Excerpt to read
>> Begin

# Muzzleloaders and public land



## swoter (Sep 5, 2007)

I hunt mainly on public land, and was wondering if anyone knows if it is legal to use a muzzleloader to hunt squirrels with. I've got a 32 cal muzzleloader and would love try it out on a few squirrels. I know you can use a rimfire rifle/pistol to hunt with, but the rules don't mention blackpowder. Does this fall under the rule of rifle use until Oct 15? 
On a different subject, I took my Ruger Mark 2 pistol with me today, saw 6, shot at 3 and missed 3. Shooting at a squirrel is a bit different than shooting at paper! It was fun anyway, hopefully try and make it back out again this weekend. By the way, this seems like an interesting forum that I'm going to enjoy reading. Just found it today. I'm in London, Madison county.


----------



## Flathead King 06 (Feb 26, 2006)

well when specifically talking hunting small game this is what the state has posted...."Unless otherwise indicated, game may be taken with longbow, crossbow, or any caliber handgun, rifle, shotgun (10 gauge or smaller), or airgun. Be safe and choose the appropriate method for the species."....so this clearly indicates unless the area you hunt has site specific laws regarding the caliber of rifle you can hunt with, it is legal for you to use your 32 cal muzzleloader....but I dont think it would be an "appropriate method for the species"...unless it is a muzzleloading shotgun

and considering what else you said "Does this fall under tyhe rule of rifle use until Oct 15?"....I think it just depends on where you're hunting...I know over here at CJ Brown no one can hunt the public hunting areas until after October 15th because it doesnt open to hunting until then....thats why you cant even turkey hunt it...

main thing to remember is to make sure there are no site specific laws/regulations regarding its use...


----------

>> End

Problems and tasks
1) From the muzzleloader thread, reproduce the passage from "## swoter (Sep" up to and including "(Feb 26, 2006)".
2) In the muzzleloader thread, which pistol did the first poster take along when hunting squirrels?
3) List every means of taking game named in the state rule quoted in the muzzleloader thread.

Rows
>> Begin

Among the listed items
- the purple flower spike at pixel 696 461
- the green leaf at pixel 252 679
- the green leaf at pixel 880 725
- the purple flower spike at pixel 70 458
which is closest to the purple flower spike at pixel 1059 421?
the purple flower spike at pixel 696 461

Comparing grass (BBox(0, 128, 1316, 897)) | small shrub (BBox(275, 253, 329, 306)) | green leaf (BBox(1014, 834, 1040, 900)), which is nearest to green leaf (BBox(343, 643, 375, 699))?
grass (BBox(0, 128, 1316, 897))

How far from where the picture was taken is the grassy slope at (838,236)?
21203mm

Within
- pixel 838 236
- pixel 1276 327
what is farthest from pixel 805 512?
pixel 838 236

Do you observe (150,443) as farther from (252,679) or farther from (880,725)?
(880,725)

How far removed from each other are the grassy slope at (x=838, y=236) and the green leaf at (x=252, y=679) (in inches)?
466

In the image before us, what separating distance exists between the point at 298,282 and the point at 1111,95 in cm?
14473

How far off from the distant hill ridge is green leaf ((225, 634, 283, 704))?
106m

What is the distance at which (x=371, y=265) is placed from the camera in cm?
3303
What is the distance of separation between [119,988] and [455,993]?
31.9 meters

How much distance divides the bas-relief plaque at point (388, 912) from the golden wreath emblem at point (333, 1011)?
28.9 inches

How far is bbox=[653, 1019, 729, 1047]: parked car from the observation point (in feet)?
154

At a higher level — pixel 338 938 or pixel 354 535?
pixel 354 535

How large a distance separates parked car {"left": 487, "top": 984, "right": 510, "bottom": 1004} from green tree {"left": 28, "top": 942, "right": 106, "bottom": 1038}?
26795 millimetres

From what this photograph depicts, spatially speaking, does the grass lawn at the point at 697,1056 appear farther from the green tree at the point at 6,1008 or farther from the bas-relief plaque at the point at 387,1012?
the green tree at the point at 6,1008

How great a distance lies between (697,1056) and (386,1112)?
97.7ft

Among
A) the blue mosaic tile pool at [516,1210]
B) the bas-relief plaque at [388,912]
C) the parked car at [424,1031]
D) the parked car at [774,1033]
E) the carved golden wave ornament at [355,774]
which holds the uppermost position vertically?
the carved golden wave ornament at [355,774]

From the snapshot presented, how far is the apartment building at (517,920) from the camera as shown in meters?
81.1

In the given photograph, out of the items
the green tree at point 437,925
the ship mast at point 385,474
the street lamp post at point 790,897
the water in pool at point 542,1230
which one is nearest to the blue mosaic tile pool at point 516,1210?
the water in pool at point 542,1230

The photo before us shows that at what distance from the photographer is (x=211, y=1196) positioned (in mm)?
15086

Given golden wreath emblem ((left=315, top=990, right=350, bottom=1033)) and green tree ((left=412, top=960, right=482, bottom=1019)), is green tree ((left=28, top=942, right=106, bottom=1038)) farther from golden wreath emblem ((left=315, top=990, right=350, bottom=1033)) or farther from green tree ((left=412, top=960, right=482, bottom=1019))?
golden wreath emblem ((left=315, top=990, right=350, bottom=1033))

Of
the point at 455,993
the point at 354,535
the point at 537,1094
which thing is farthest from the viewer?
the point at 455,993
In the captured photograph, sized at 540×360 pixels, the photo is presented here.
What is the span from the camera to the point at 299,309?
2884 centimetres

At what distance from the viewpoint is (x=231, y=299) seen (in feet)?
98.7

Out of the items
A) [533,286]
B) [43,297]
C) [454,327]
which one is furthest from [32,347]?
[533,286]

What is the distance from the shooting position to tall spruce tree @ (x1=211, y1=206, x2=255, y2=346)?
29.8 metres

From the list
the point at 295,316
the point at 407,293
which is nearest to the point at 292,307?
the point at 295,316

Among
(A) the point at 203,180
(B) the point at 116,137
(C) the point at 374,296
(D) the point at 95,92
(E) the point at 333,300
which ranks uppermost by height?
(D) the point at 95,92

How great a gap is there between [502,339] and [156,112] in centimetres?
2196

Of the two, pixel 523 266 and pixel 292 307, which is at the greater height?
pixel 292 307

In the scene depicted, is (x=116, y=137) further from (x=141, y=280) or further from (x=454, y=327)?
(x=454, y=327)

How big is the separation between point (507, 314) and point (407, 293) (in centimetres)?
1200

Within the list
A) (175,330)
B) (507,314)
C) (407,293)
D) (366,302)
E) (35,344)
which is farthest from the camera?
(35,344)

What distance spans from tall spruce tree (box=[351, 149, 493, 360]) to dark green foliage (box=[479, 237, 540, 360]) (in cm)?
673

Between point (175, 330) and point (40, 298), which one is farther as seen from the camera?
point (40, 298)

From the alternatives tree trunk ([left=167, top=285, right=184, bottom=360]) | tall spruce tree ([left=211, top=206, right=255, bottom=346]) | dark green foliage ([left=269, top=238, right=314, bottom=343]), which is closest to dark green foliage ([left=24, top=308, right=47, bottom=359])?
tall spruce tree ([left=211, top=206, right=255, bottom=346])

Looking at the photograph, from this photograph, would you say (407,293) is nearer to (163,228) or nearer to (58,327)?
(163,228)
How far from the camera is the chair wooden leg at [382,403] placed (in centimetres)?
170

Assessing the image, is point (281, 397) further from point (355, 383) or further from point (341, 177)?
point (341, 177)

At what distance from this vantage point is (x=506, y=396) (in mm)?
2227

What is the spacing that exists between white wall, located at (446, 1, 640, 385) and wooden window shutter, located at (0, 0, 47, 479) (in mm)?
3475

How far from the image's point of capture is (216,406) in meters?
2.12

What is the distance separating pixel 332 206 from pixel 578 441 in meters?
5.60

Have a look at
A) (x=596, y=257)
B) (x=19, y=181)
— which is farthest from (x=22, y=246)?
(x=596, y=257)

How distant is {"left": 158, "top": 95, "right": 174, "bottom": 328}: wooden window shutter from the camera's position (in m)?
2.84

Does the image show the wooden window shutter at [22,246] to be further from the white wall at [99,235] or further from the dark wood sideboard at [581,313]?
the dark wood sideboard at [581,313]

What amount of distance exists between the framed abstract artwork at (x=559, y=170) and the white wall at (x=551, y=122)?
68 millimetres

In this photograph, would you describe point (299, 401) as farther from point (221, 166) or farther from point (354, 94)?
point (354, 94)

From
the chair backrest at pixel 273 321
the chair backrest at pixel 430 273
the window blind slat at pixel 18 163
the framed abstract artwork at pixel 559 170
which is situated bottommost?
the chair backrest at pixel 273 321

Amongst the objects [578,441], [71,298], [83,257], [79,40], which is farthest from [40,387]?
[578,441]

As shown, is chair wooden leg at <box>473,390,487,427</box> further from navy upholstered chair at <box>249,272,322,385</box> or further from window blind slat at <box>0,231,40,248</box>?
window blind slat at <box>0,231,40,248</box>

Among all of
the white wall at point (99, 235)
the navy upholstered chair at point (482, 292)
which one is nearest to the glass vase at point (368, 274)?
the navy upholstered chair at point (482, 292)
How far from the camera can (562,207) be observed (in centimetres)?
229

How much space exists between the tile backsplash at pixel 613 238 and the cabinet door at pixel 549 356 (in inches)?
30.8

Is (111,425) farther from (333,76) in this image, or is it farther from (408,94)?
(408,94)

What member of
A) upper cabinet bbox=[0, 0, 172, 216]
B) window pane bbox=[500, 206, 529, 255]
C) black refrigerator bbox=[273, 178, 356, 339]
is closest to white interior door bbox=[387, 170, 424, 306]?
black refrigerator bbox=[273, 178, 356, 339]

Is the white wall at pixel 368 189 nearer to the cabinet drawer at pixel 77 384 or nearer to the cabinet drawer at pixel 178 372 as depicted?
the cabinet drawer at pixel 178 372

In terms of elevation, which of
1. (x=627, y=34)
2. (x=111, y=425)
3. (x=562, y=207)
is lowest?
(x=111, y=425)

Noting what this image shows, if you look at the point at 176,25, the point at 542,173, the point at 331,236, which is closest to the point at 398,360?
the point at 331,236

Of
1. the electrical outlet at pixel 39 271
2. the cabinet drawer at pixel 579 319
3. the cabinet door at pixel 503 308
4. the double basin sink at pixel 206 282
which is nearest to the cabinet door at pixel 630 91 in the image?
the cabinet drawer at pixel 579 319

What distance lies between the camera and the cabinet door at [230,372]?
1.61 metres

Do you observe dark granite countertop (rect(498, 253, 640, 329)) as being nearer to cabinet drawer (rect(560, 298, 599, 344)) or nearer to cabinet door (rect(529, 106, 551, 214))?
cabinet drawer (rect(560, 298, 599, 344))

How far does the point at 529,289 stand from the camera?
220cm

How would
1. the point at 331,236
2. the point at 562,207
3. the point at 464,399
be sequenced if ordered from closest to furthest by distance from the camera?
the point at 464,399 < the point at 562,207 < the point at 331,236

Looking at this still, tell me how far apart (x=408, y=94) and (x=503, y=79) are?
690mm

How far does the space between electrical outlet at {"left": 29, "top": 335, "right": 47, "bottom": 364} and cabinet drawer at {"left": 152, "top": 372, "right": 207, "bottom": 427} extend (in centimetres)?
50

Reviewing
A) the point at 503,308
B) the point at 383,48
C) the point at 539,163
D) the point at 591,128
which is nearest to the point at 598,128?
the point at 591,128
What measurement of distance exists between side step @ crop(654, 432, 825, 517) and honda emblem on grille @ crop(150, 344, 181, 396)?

>> End

Responses to the exercise
1)
## swoter (Sep 5, 2007)

I hunt mainly on public land, and was wondering if anyone knows if it is legal to use a muzzleloader to hunt squirrels with. I've got a 32 cal muzzleloader and would love try it out on a few squirrels. I know you can use a rimfire rifle/pistol to hunt with, but the rules don't mention blackpowder. Does this fall under the rule of rifle use until Oct 15? 
On a different subject, I took my Ruger Mark 2 pistol with me today, saw 6, shot at 3 and missed 3. Shooting at a squirrel is a bit different than shooting at paper! It was fun anyway, hopefully try and make it back out again this weekend. By the way, this seems like an interesting forum that I'm going to enjoy reading. Just found it today. I'm in London, Madison county.


----------



## Flathead King 06 (Feb 26, 2006)

2) A Ruger Mark 2 pistol.

3) Longbow, crossbow, handgun, rifle, shotgun, airgun